### Task instructions
1 – In the diabetes study abstract, what proportion of all pregnant women develop an abnormal glucose tolerance in pregnancy?
2 – Continue the abstract on gestational and pregestational diabetes from its final sentence.

### Extract

------------------------

Background Pregnancy tends to reset the glucose homeostasis in the direction of diabetes. About 1–2% of all pregnant women develop an abnormal glucose tolerance in pregnancy, but most often glucose tolerance returns to normal postpartum. This condition is called gestational diabetes mellitus (GDM).
Aims Comparative study between gestational and pregestational diabetes in relation to glycemic control as regarding fetal and neonatal outcome.
Methods This study was conducted in Kasralainy Maternity hospital in Egypt from september 2011 to march 2012 and it included 60 pregnant women complicated by DM attending outpatient clinic or inpatient. Patients were classified into two groups, Gestational Diabetes: 30 pregnant women complicated by DM which is diagnosed for the first time during pregnancy and Pregestational Diabetes: 30 pregnant women who have DM that has been diagnosed prior to pregnancy.

------------------------

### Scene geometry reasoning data
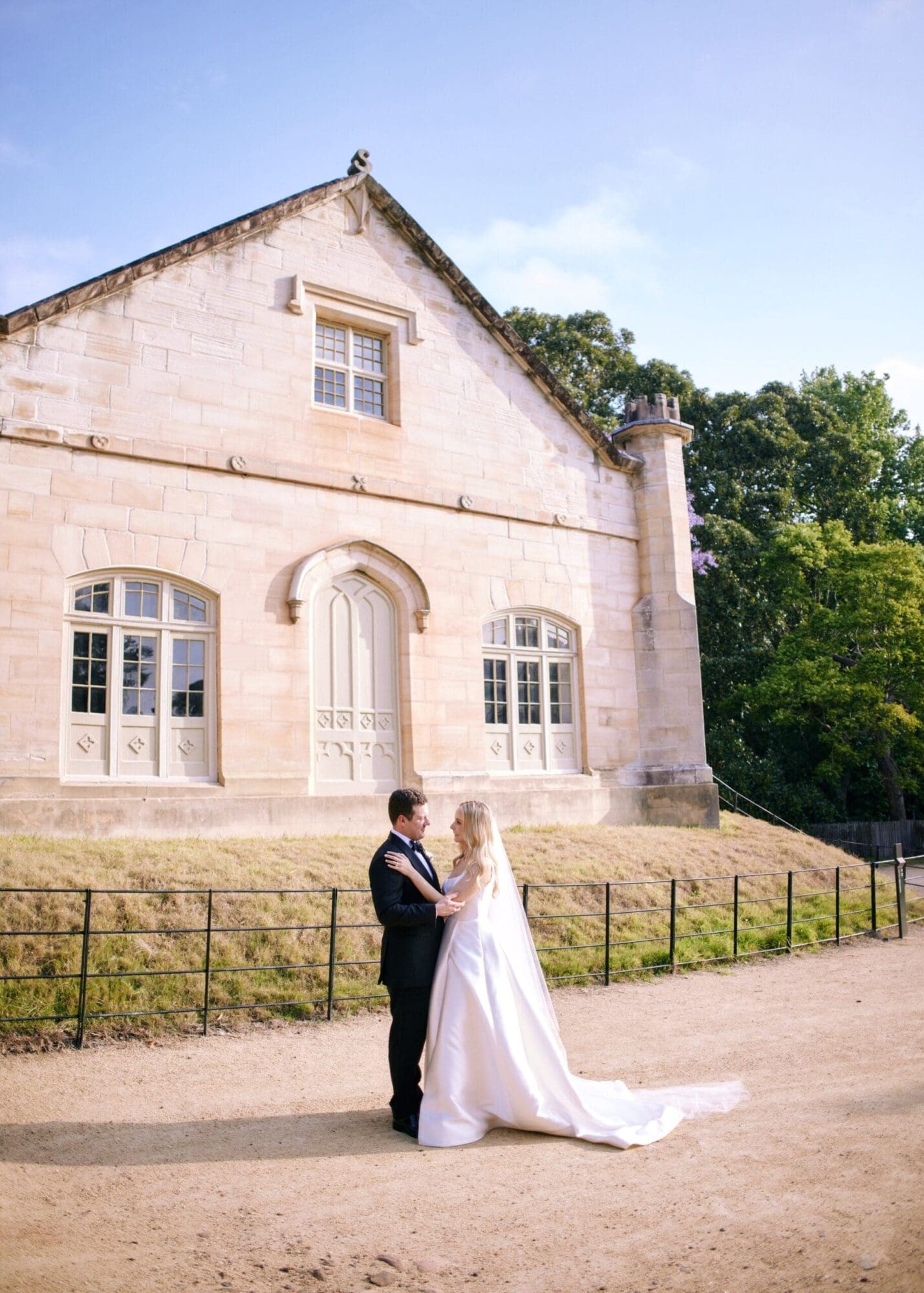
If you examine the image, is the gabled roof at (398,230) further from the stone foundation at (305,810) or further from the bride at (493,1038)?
the bride at (493,1038)

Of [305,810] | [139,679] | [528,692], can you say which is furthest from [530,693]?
[139,679]

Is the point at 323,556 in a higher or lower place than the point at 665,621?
higher

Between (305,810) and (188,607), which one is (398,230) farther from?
(305,810)

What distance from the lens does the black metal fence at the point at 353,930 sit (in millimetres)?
7918

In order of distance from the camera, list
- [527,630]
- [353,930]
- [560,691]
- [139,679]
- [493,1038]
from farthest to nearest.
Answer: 1. [560,691]
2. [527,630]
3. [139,679]
4. [353,930]
5. [493,1038]

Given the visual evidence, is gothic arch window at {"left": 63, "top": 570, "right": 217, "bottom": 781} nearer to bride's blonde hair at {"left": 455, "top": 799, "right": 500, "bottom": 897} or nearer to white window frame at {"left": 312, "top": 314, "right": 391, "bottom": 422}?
white window frame at {"left": 312, "top": 314, "right": 391, "bottom": 422}

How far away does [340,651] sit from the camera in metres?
14.5

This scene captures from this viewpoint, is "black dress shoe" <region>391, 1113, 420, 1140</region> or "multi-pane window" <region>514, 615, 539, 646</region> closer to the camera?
"black dress shoe" <region>391, 1113, 420, 1140</region>

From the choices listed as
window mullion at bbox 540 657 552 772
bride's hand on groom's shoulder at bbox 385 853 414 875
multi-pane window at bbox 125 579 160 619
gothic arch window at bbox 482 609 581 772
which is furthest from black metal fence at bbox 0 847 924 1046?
multi-pane window at bbox 125 579 160 619

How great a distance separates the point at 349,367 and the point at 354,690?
502 cm

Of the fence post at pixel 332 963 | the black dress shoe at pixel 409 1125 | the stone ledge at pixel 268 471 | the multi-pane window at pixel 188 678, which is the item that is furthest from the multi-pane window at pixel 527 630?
the black dress shoe at pixel 409 1125

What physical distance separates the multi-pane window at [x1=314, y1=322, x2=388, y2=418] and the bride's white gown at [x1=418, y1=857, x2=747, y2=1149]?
10976mm

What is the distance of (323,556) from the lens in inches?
562

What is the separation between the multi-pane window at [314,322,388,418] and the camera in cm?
1546
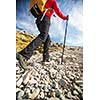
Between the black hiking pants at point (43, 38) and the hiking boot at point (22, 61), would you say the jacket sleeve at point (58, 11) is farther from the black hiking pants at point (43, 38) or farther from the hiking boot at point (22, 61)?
the hiking boot at point (22, 61)

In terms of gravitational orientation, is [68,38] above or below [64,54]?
above

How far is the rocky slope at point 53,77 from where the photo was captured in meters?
1.63

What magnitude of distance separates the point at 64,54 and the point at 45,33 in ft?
0.67

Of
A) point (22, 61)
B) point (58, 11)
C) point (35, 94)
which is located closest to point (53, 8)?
point (58, 11)

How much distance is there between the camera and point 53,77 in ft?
5.43

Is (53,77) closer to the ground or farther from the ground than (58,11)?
closer to the ground

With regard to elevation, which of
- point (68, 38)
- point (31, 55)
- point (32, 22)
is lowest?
point (31, 55)

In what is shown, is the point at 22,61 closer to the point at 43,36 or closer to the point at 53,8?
the point at 43,36

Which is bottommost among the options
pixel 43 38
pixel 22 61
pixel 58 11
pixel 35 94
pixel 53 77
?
pixel 35 94

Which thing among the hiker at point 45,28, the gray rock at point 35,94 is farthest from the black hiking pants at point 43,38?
the gray rock at point 35,94

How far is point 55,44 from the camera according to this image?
1669mm

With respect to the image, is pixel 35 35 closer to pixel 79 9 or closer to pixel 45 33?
pixel 45 33

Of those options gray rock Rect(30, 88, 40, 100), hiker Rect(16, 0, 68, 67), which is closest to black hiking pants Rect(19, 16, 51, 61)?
hiker Rect(16, 0, 68, 67)

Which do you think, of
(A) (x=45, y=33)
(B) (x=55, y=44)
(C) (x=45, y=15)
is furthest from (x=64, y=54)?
(C) (x=45, y=15)
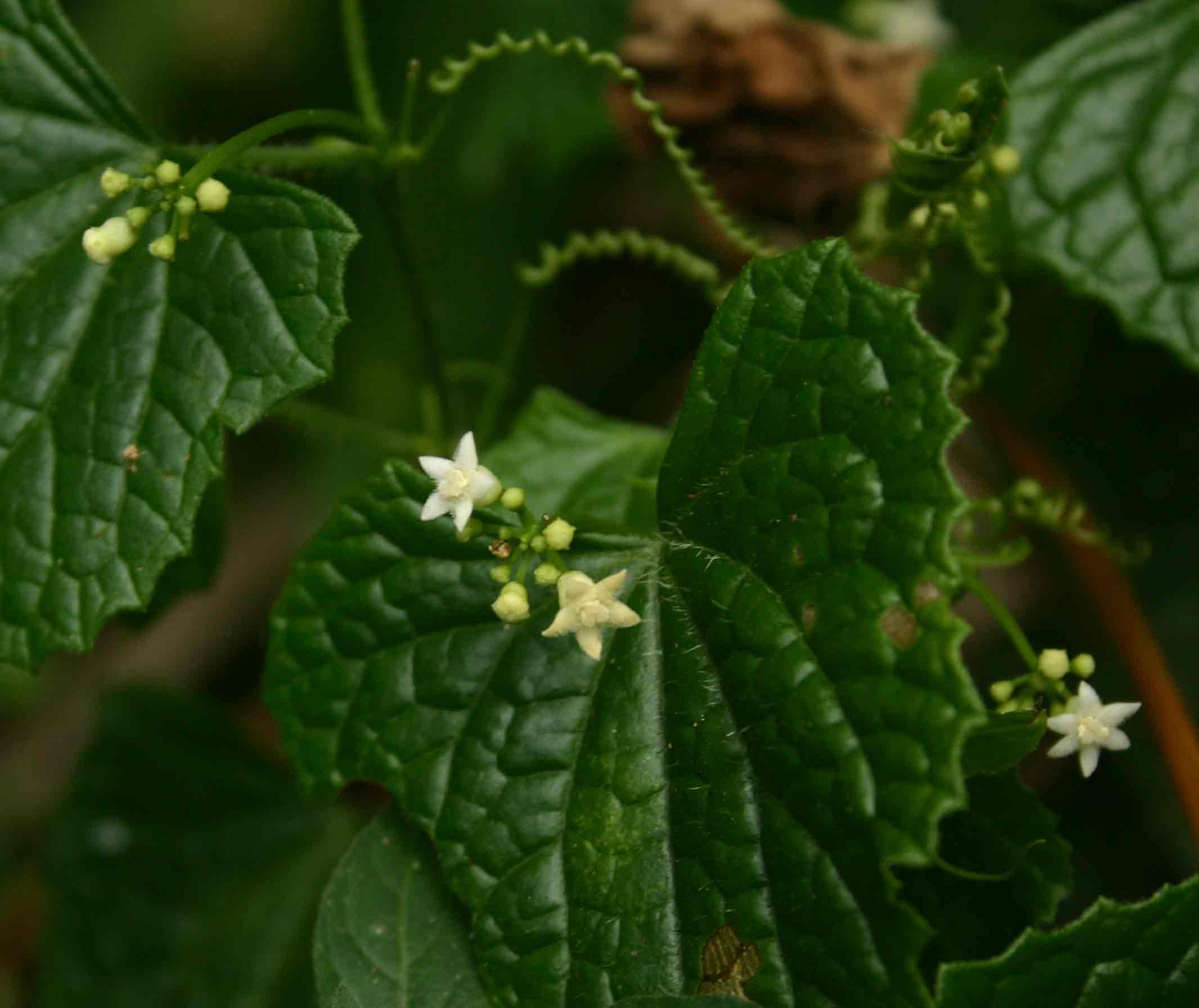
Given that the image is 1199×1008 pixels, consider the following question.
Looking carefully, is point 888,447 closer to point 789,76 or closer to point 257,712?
point 789,76

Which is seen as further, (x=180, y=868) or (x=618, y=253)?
(x=180, y=868)

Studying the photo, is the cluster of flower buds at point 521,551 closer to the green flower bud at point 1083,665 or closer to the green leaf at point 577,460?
the green leaf at point 577,460

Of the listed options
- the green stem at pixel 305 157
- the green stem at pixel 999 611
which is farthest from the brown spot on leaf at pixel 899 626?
the green stem at pixel 305 157

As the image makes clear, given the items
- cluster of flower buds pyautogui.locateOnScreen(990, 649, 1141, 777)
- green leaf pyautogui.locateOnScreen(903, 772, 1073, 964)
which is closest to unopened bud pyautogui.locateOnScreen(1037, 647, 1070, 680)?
cluster of flower buds pyautogui.locateOnScreen(990, 649, 1141, 777)

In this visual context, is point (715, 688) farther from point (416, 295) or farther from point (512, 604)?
point (416, 295)

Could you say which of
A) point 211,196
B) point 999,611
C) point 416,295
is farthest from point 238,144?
point 999,611

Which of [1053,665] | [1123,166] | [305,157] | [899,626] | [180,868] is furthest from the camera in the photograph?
[180,868]

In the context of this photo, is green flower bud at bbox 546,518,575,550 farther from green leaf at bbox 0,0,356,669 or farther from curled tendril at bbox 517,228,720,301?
curled tendril at bbox 517,228,720,301

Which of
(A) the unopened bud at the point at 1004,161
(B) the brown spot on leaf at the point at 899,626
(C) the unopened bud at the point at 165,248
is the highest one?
(C) the unopened bud at the point at 165,248
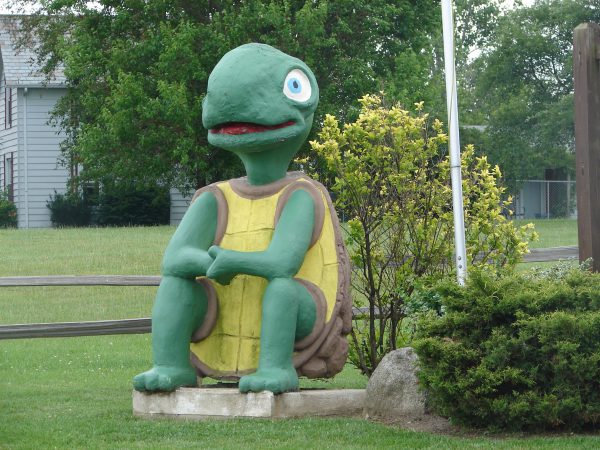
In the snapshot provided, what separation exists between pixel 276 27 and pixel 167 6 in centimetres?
277

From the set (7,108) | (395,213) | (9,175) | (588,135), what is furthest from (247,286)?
(9,175)

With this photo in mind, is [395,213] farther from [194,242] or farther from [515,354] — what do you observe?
[515,354]

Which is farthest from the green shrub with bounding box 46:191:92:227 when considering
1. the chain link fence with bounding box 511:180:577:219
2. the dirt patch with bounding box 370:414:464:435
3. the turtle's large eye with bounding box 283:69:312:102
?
the dirt patch with bounding box 370:414:464:435

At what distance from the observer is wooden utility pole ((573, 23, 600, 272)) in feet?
24.1

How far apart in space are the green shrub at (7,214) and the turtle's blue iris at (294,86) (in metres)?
25.4

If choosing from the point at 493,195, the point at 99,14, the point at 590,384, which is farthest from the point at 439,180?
the point at 99,14

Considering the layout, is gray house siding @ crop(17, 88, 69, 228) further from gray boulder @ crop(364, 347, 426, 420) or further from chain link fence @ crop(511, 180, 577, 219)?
gray boulder @ crop(364, 347, 426, 420)

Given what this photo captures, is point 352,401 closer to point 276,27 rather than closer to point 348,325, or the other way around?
point 348,325

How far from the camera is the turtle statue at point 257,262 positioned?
Result: 7.17 m

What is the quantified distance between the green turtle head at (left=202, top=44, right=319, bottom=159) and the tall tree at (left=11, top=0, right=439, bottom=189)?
40.6ft

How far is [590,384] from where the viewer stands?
6.09 metres

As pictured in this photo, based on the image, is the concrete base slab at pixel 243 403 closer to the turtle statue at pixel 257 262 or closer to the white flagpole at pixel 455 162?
the turtle statue at pixel 257 262

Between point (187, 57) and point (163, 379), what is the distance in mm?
13893

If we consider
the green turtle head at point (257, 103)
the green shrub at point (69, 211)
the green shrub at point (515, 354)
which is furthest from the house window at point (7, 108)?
the green shrub at point (515, 354)
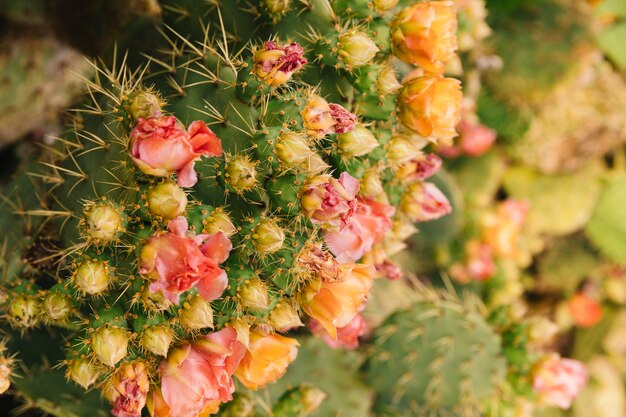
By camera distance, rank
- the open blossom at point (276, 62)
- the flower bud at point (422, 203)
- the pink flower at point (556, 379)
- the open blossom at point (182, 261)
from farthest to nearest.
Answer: the pink flower at point (556, 379) < the flower bud at point (422, 203) < the open blossom at point (276, 62) < the open blossom at point (182, 261)

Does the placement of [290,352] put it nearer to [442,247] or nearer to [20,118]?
[20,118]

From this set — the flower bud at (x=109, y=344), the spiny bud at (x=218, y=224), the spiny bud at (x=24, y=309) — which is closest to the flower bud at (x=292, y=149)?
the spiny bud at (x=218, y=224)

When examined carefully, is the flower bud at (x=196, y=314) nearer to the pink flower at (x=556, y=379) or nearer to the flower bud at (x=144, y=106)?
the flower bud at (x=144, y=106)

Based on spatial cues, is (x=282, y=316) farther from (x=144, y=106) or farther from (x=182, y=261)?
(x=144, y=106)

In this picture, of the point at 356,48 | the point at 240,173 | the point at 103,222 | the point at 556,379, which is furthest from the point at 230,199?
the point at 556,379

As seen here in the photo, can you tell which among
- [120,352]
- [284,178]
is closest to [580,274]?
[284,178]

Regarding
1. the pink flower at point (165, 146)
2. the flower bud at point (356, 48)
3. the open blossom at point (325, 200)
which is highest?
the flower bud at point (356, 48)
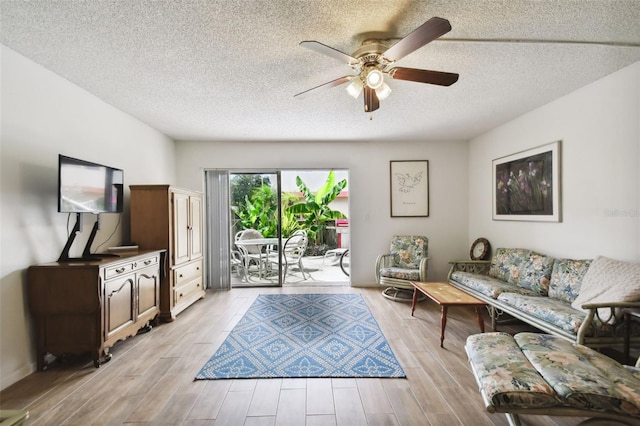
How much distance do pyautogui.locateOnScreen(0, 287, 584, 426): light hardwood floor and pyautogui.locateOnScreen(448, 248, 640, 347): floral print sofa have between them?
68cm

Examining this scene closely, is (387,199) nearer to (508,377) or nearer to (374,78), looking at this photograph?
(374,78)

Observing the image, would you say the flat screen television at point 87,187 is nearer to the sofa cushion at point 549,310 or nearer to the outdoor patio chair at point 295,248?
the outdoor patio chair at point 295,248

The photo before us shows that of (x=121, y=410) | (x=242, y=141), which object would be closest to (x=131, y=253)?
(x=121, y=410)

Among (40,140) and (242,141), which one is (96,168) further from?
(242,141)

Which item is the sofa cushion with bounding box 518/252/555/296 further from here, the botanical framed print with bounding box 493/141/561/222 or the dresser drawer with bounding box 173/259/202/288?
the dresser drawer with bounding box 173/259/202/288

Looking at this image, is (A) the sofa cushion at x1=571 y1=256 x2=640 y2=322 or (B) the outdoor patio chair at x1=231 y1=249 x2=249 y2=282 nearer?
(A) the sofa cushion at x1=571 y1=256 x2=640 y2=322

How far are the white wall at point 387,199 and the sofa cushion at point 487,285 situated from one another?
1.09m

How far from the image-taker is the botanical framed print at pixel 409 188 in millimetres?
4676

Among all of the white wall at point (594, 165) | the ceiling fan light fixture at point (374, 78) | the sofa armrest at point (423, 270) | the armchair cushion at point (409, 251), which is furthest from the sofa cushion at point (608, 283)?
the ceiling fan light fixture at point (374, 78)

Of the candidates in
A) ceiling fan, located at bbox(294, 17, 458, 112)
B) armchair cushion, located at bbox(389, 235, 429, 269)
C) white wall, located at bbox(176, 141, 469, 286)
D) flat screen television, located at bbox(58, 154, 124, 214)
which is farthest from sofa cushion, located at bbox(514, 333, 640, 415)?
flat screen television, located at bbox(58, 154, 124, 214)

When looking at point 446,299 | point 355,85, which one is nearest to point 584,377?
point 446,299

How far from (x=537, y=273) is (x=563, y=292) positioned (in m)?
0.36

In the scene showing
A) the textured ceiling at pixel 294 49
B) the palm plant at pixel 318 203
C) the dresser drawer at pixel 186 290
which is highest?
the textured ceiling at pixel 294 49

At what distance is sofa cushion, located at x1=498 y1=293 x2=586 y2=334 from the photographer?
2.13m
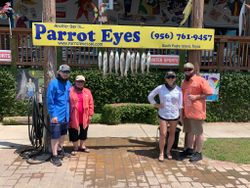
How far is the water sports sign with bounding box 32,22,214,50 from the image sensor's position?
21.2 feet

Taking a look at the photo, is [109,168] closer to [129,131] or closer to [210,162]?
[210,162]

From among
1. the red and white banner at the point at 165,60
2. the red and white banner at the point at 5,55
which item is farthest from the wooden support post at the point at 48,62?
the red and white banner at the point at 165,60

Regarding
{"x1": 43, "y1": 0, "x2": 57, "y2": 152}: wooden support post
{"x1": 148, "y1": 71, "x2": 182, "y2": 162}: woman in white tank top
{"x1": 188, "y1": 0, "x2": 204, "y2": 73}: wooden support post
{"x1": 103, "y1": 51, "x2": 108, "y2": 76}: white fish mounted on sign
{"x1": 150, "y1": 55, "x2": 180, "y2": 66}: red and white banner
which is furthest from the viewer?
{"x1": 150, "y1": 55, "x2": 180, "y2": 66}: red and white banner

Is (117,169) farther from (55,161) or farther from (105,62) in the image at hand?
(105,62)

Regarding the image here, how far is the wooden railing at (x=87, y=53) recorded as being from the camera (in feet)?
29.9

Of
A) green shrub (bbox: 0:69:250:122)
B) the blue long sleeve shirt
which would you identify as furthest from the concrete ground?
green shrub (bbox: 0:69:250:122)

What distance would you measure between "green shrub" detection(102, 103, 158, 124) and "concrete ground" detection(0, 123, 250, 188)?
1.35m

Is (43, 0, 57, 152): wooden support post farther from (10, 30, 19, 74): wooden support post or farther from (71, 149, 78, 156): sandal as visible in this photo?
(10, 30, 19, 74): wooden support post

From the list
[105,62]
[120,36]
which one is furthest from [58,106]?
[105,62]

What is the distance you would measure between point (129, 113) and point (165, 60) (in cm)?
181

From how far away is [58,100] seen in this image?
232 inches

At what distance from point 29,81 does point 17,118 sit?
41.6 inches

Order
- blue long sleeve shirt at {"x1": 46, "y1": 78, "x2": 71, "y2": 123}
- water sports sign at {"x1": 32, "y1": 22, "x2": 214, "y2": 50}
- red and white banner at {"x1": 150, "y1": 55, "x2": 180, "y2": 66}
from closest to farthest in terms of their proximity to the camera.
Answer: blue long sleeve shirt at {"x1": 46, "y1": 78, "x2": 71, "y2": 123}
water sports sign at {"x1": 32, "y1": 22, "x2": 214, "y2": 50}
red and white banner at {"x1": 150, "y1": 55, "x2": 180, "y2": 66}

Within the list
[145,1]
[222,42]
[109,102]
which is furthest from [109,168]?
[145,1]
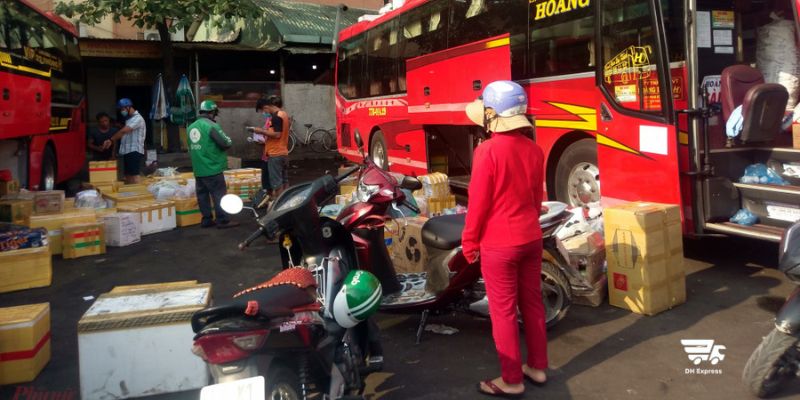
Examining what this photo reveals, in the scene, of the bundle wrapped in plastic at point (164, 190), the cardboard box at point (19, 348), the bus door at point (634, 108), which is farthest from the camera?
the bundle wrapped in plastic at point (164, 190)

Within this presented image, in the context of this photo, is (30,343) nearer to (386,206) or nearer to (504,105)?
(386,206)

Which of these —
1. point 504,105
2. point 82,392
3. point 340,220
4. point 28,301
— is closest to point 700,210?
point 504,105

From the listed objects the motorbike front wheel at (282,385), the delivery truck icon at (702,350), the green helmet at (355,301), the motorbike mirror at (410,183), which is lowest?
the delivery truck icon at (702,350)

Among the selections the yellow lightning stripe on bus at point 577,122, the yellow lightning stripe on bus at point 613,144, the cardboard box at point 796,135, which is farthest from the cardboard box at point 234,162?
the cardboard box at point 796,135

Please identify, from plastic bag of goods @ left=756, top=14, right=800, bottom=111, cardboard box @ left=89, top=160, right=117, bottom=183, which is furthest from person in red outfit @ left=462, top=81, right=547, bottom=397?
cardboard box @ left=89, top=160, right=117, bottom=183

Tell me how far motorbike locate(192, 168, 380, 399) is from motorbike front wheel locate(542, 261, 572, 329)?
59.6 inches

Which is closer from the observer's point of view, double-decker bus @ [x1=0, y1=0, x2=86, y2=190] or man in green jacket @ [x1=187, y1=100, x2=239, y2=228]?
man in green jacket @ [x1=187, y1=100, x2=239, y2=228]

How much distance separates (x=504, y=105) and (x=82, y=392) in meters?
2.97

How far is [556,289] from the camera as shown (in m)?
4.98

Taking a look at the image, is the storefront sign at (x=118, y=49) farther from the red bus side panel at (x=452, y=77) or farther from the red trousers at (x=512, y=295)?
the red trousers at (x=512, y=295)

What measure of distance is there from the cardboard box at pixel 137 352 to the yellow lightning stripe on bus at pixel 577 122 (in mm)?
4774

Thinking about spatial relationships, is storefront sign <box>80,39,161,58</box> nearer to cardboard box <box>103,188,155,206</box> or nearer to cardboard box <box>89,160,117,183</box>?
cardboard box <box>89,160,117,183</box>

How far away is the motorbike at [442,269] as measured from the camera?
471 centimetres

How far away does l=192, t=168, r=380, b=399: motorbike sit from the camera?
2.80m
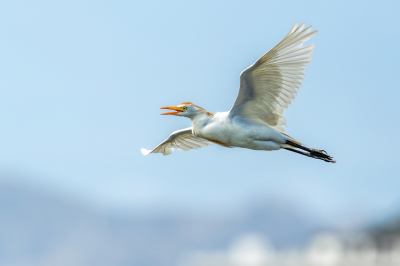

------------------------

### Expected outputs
1 – About 1–2% of all pregnant women.

2 –
The two groups were compared according to fetal (macrosomia and intrauterine fetal death) and neonatal (respiratory distress syndrome and birth injuries) complications. All patients were 18 to 40 years old, singltone pregnancy, with time of termination after completed 37 weeks.
Results Fetal macrosomia occurred more with GDM, on the otherhand birth injuries and RDS occurred more with Pre-GDM. Macrosomia and RDS were commoner among poor glycemic control in pregnant diabetic females than birth injuries and IUFD.
Conclusions Glycemic control started as early as possible (the best being preconceptional) is important to decrease the incidence of birth injuries, macrosomia, fetal mortality, the need for NICU admission (RDS).